Locate each line of the material that contains the word "generally" and copy those lines in full. The match is case-sensitive.

[Start of Attachment]

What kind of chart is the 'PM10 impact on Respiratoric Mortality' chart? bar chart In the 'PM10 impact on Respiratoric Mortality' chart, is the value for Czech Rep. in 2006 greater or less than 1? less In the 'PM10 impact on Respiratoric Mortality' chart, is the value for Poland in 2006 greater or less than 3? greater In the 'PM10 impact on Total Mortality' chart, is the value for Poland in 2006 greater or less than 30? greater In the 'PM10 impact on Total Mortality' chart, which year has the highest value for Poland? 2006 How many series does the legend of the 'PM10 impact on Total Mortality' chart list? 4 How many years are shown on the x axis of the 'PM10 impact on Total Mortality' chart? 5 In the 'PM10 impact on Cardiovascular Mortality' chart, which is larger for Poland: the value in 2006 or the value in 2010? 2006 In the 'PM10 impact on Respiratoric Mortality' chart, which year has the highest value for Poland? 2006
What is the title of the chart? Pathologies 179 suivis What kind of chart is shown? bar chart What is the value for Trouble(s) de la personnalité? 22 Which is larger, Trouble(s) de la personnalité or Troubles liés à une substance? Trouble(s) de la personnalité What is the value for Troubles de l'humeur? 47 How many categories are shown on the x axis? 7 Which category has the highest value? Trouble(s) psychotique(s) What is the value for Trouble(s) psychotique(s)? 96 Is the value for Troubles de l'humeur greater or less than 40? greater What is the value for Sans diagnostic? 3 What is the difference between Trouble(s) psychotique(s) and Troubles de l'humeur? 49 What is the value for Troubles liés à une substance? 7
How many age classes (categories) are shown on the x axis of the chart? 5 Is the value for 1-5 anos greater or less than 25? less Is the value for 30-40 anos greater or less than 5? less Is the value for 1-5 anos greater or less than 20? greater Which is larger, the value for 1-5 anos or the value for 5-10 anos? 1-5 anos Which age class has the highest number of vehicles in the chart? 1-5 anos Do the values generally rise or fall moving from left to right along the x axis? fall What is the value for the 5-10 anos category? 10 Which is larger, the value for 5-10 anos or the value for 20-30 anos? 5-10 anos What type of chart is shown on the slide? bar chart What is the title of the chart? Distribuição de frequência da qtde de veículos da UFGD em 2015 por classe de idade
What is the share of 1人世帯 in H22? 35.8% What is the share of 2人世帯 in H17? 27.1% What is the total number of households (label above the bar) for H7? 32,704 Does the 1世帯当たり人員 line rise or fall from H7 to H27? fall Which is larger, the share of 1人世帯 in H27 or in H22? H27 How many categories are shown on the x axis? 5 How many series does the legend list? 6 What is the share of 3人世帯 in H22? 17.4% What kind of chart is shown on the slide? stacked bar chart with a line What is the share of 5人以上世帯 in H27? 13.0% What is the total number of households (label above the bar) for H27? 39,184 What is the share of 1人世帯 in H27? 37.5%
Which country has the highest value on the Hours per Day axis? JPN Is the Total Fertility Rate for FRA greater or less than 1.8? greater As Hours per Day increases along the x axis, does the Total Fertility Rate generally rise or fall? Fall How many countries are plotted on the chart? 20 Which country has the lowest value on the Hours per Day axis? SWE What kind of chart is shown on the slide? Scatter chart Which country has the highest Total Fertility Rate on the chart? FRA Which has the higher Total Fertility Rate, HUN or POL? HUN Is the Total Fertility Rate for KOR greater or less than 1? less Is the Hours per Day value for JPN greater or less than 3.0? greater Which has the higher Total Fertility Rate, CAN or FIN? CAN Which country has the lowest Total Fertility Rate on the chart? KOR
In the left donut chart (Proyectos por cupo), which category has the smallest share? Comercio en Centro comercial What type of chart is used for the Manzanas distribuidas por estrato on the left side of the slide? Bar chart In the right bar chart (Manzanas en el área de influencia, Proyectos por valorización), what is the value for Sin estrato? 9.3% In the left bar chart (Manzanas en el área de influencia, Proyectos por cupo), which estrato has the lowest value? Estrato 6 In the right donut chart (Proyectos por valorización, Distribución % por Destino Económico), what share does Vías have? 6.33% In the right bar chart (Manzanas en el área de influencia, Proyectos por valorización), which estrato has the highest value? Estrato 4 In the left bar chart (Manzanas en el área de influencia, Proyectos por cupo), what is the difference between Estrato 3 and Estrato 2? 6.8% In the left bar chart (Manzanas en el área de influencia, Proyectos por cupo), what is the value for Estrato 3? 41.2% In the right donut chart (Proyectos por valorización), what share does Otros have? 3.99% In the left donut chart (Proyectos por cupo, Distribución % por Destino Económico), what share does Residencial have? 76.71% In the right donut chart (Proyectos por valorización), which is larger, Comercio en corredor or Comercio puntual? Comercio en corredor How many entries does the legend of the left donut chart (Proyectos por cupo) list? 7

[End of Attachment]

▶ [TASK RESPONSE]
How many age classes (categories) are shown on the x axis of the chart? 5 Is the value for 1-5 anos greater or less than 25? less Is the value for 30-40 anos greater or less than 5? less Is the value for 1-5 anos greater or less than 20? greater Which is larger, the value for 1-5 anos or the value for 5-10 anos? 1-5 anos Which age class has the highest number of vehicles in the chart? 1-5 anos Do the values generally rise or fall moving from left to right along the x axis? fall What is the value for the 5-10 anos category? 10 Which is larger, the value for 5-10 anos or the value for 20-30 anos? 5-10 anos What type of chart is shown on the slide? bar chart What is the title of the chart? Distribuição de frequência da qtde de veículos da UFGD em 2015 por classe de idade
Which country has the highest value on the Hours per Day axis? JPN Is the Total Fertility Rate for FRA greater or less than 1.8? greater As Hours per Day increases along the x axis, does the Total Fertility Rate generally rise or fall? Fall How many countries are plotted on the chart? 20 Which country has the lowest value on the Hours per Day axis? SWE What kind of chart is shown on the slide? Scatter chart Which country has the highest Total Fertility Rate on the chart? FRA Which has the higher Total Fertility Rate, HUN or POL? HUN Is the Total Fertility Rate for KOR greater or less than 1? less Is the Hours per Day value for JPN greater or less than 3.0? greater Which has the higher Total Fertility Rate, CAN or FIN? CAN Which country has the lowest Total Fertility Rate on the chart? KOR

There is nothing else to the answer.